• _Excerpted text_:
————————
In recent years, with the rise of deep learning in NLP, the development of large-scale monolingual pretraining methods for word representations (Pennington, Socher, and Manning 2014) and sentence encoders (Peters et al. 2018b; Devlin et al. 2019) has led to substantial performance improvements in a wide variety of NLP tasks. These techniques produce linguistically informed priors that allow for effective model fine-tuning to obtain task-specific text representations. Pretraining such general-purpose models, however, requires access to a vast amount of training data in a given language, and the effectiveness of fine-tuning them to a specific task depends on the availability of large datasets annotated for this task (Yogatama et al. 2019). As a result, these techniques, along with the success they bring to NLP technology, were limited to a handful of high-resource languages only, for which such datasets are available.

Aiming to extend the benefits of large-scale pretraining to low-resource languages, many studies focused on the development of models with a wider cross-lingual applicability, giving a new surge to the field of multilingual NLP. Research in this field has, thus far, led to the development of multilingual word embeddings (Ammar et al. 2016b; Chen and Cardie 2018) and sentence encoders, such as LASER (Artetxe and Schwenk 2019), Multilingual BERT (M-BERT) (Devlin et al. 2019), XLM (Lample and Conneau 2019), and XLM-R(oBERTa) (Conneau et al. 2020). These encoders are trained to project words and sentences from multiple languages into a shared multilingual semantic space, irrespective of their source language, such that their meaning can be captured more universally. Moreover, these models rely on different types of neural architectures (e.g., recurrent neural networks and Transformers) and pretraining strategies, namely, using monolingual (M-BERT, XLM-R) or cross-lingual (LASER) training objectives, or a combination thereof (XLM). Whereas models trained with cross-lingual objectives exploit parallel data for supervision, the models that rely on monolingual data are unsupervised. Having been trained on many languages, these encoders can be expected to induce shared common underlying patterns of different languages in a data-driven manner without any explicit typological guidance.

Research Questions.

While work on large-scale multilingual models has met with success, enabling effective model transfer across many languages (Wu and Dredze 2019), little is known about the linguistic properties of individual languages that such models encode. Nor do we understand to what extent these models capture the patterns of cross-lingual similarity and variation. Thus far, however, little research has paid attention to investigating the linguistic properties of individual languages that pretrained multilingual representations encode. Based on our previous discussion, we derived the following hypotheses:

  • H(1)

    The large-scale pretrained general-purpose multilingual models, like the earlier tasks-specific NLP systems, (implicitly) rely on encoding typological relationships of languages.

  • H(2)

    Some of their effectiveness stems from the fact that the data-driven approach to uncovering underlying patterns enables them to more efficiently encode and share language-specific properties compared with the earlier models that had to rely on explicit typological guidance.

  • H(3)

    The different pretraining strategies used for each large-scale multilingual model (i.e., inherently monolingual vs. cross-lingual) influence the way in which the model learns to uncover shared language patterns. Hence, models might learn different typological relationships based on their training objectives.
————————
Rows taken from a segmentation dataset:
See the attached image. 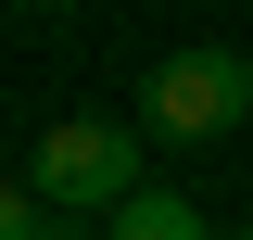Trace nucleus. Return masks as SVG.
<instances>
[{
	"label": "nucleus",
	"instance_id": "nucleus-1",
	"mask_svg": "<svg viewBox=\"0 0 253 240\" xmlns=\"http://www.w3.org/2000/svg\"><path fill=\"white\" fill-rule=\"evenodd\" d=\"M26 190L51 215H89V228H114L126 202H139V126H114V114H63V126H38L26 139Z\"/></svg>",
	"mask_w": 253,
	"mask_h": 240
},
{
	"label": "nucleus",
	"instance_id": "nucleus-2",
	"mask_svg": "<svg viewBox=\"0 0 253 240\" xmlns=\"http://www.w3.org/2000/svg\"><path fill=\"white\" fill-rule=\"evenodd\" d=\"M241 114H253V63L241 51H165L139 76V126L152 139H228Z\"/></svg>",
	"mask_w": 253,
	"mask_h": 240
},
{
	"label": "nucleus",
	"instance_id": "nucleus-3",
	"mask_svg": "<svg viewBox=\"0 0 253 240\" xmlns=\"http://www.w3.org/2000/svg\"><path fill=\"white\" fill-rule=\"evenodd\" d=\"M114 240H203V202H190V190H165V177H152V190H139V202L114 215Z\"/></svg>",
	"mask_w": 253,
	"mask_h": 240
},
{
	"label": "nucleus",
	"instance_id": "nucleus-4",
	"mask_svg": "<svg viewBox=\"0 0 253 240\" xmlns=\"http://www.w3.org/2000/svg\"><path fill=\"white\" fill-rule=\"evenodd\" d=\"M0 240H114V228H89V215H51L38 190H13V202H0Z\"/></svg>",
	"mask_w": 253,
	"mask_h": 240
},
{
	"label": "nucleus",
	"instance_id": "nucleus-5",
	"mask_svg": "<svg viewBox=\"0 0 253 240\" xmlns=\"http://www.w3.org/2000/svg\"><path fill=\"white\" fill-rule=\"evenodd\" d=\"M13 13H51V0H13Z\"/></svg>",
	"mask_w": 253,
	"mask_h": 240
}]
</instances>
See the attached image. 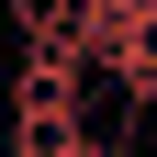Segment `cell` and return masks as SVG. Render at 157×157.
Returning <instances> with one entry per match:
<instances>
[{"label":"cell","instance_id":"7a4b0ae2","mask_svg":"<svg viewBox=\"0 0 157 157\" xmlns=\"http://www.w3.org/2000/svg\"><path fill=\"white\" fill-rule=\"evenodd\" d=\"M90 157H112V135H101V146H90Z\"/></svg>","mask_w":157,"mask_h":157},{"label":"cell","instance_id":"6da1fadb","mask_svg":"<svg viewBox=\"0 0 157 157\" xmlns=\"http://www.w3.org/2000/svg\"><path fill=\"white\" fill-rule=\"evenodd\" d=\"M135 135H146V157H157V101H146V112H135Z\"/></svg>","mask_w":157,"mask_h":157}]
</instances>
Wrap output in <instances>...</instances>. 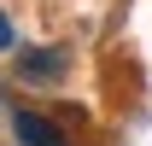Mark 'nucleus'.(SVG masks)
Wrapping results in <instances>:
<instances>
[{"label":"nucleus","instance_id":"obj_1","mask_svg":"<svg viewBox=\"0 0 152 146\" xmlns=\"http://www.w3.org/2000/svg\"><path fill=\"white\" fill-rule=\"evenodd\" d=\"M18 76L23 82H58V76H64V53H58V47H29V53L18 58Z\"/></svg>","mask_w":152,"mask_h":146},{"label":"nucleus","instance_id":"obj_2","mask_svg":"<svg viewBox=\"0 0 152 146\" xmlns=\"http://www.w3.org/2000/svg\"><path fill=\"white\" fill-rule=\"evenodd\" d=\"M12 134H18L23 146H64V134H58L47 117H35V111H12Z\"/></svg>","mask_w":152,"mask_h":146},{"label":"nucleus","instance_id":"obj_3","mask_svg":"<svg viewBox=\"0 0 152 146\" xmlns=\"http://www.w3.org/2000/svg\"><path fill=\"white\" fill-rule=\"evenodd\" d=\"M12 47V23H6V12H0V53Z\"/></svg>","mask_w":152,"mask_h":146}]
</instances>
————————
Print the passage on multilingual language models, starting at "The different pretraining" and ending at "their training objectives.". The material is not needed for anything here.

• _Solution_:
The different pretraining strategies used for each large-scale multilingual model (i.e., inherently monolingual vs. cross-lingual) influence the way in which the model learns to uncover shared language patterns. Hence, models might learn different typological relationships based on their training objectives.